_Input_
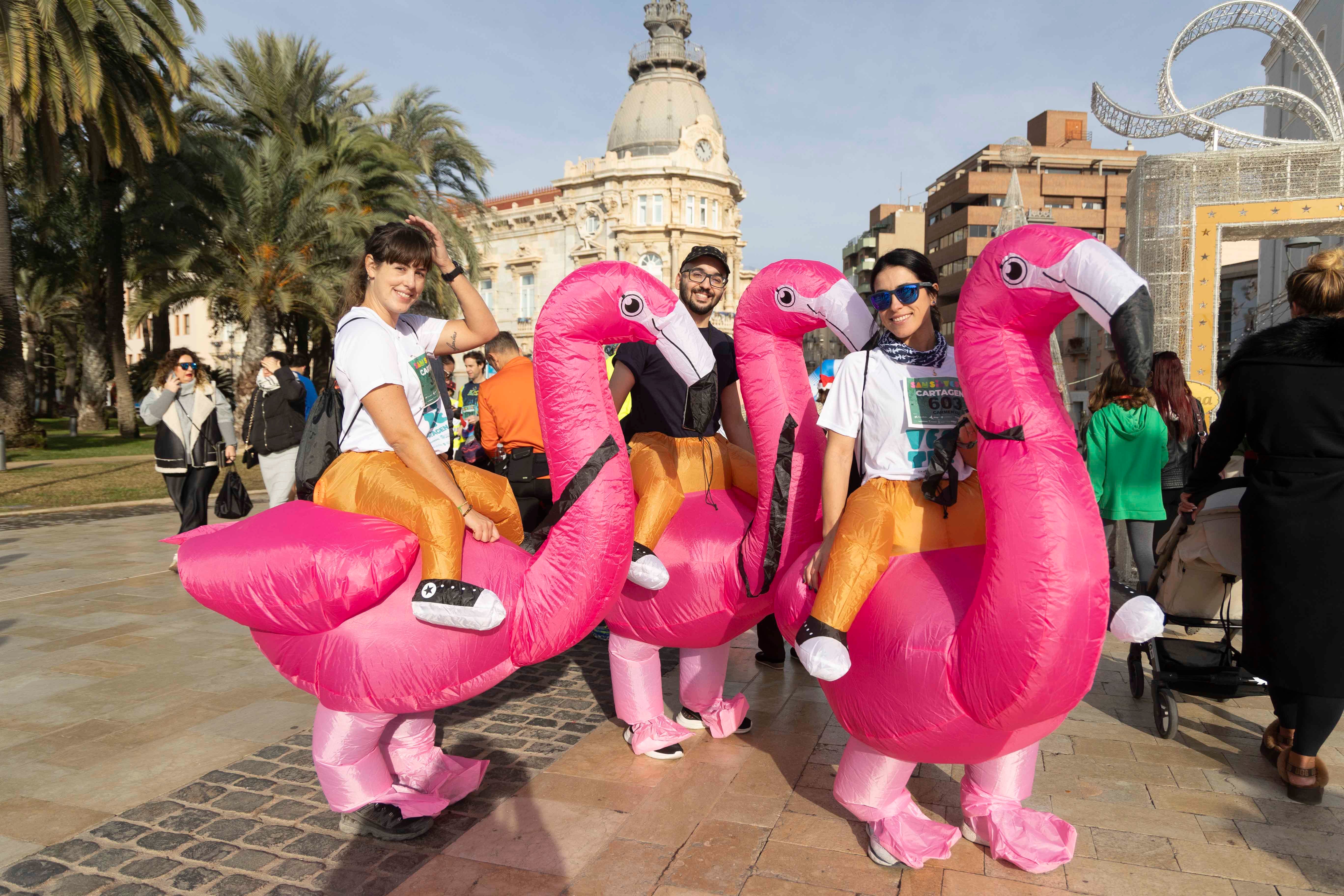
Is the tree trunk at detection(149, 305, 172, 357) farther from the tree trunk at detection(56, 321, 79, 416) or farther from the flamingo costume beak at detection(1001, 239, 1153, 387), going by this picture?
the flamingo costume beak at detection(1001, 239, 1153, 387)

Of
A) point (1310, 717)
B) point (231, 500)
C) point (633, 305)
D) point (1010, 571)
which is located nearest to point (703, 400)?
point (633, 305)

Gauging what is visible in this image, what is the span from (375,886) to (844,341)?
2665 mm

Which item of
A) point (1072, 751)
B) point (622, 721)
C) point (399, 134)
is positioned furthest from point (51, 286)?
point (1072, 751)

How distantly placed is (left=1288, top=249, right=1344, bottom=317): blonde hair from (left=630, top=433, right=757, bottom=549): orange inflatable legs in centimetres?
245

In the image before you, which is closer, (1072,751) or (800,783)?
(800,783)

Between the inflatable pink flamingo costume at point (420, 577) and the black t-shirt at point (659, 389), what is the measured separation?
0.69 metres

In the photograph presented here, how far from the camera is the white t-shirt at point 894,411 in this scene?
120 inches

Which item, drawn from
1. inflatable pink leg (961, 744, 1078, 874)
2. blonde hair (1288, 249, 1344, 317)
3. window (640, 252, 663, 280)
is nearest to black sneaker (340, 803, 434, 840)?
inflatable pink leg (961, 744, 1078, 874)

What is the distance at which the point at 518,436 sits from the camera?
568 centimetres

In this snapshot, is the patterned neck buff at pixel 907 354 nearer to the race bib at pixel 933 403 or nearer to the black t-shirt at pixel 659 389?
the race bib at pixel 933 403

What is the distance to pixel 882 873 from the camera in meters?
2.97

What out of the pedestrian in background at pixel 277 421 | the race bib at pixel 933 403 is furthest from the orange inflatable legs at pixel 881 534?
the pedestrian in background at pixel 277 421

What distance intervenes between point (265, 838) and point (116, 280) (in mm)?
21870

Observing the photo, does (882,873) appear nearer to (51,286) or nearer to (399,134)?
(399,134)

_Task goal_
Write out the listing above word for word, with the pictures left out.

_Full output_
Is the tree trunk at detection(149, 305, 172, 357) farther from the tree trunk at detection(56, 321, 79, 416) or farther from the flamingo costume beak at detection(1001, 239, 1153, 387), going by this picture?
the flamingo costume beak at detection(1001, 239, 1153, 387)

Of
A) point (1310, 717)
B) point (231, 500)
C) point (633, 305)
D) point (1010, 571)
which is located nearest to point (703, 400)?
point (633, 305)

Gauging what is visible in this image, what is the span from (375,886) to (844,341)?
2665 mm

Which item of
A) point (1072, 751)
B) point (622, 721)
C) point (399, 134)
is positioned furthest from point (51, 286)?
point (1072, 751)

How distantly placed is (left=1288, top=249, right=1344, bottom=317): blonde hair from (left=630, top=433, right=757, bottom=549): orange inflatable legs in centimetres?
245

In the image before you, which is closer, (1072,751) or (800,783)?
(800,783)

Between the inflatable pink flamingo costume at point (420, 577) and the black t-shirt at point (659, 389), what is the measured separation?
0.69 metres

In the photograph presented here, how far from the camera is the white t-shirt at point 894,411 in this scene?
120 inches

Which item, drawn from
1. inflatable pink leg (961, 744, 1078, 874)
2. blonde hair (1288, 249, 1344, 317)
3. window (640, 252, 663, 280)
is nearest to black sneaker (340, 803, 434, 840)?
inflatable pink leg (961, 744, 1078, 874)

What is the distance at which the point at 518,436 sits from the camera?
568 centimetres

In this snapshot, is the patterned neck buff at pixel 907 354 nearer to the race bib at pixel 933 403 or nearer to the black t-shirt at pixel 659 389?
the race bib at pixel 933 403

What is the distance to pixel 882 873 from the camera in meters?
2.97

What out of the pedestrian in background at pixel 277 421 | the race bib at pixel 933 403 is furthest from the orange inflatable legs at pixel 881 534?
the pedestrian in background at pixel 277 421

What distance intervenes between point (265, 838) and point (116, 280) (in mm)?
21870

Observing the photo, does (882,873) appear nearer to (51,286) or nearer to (399,134)?
(399,134)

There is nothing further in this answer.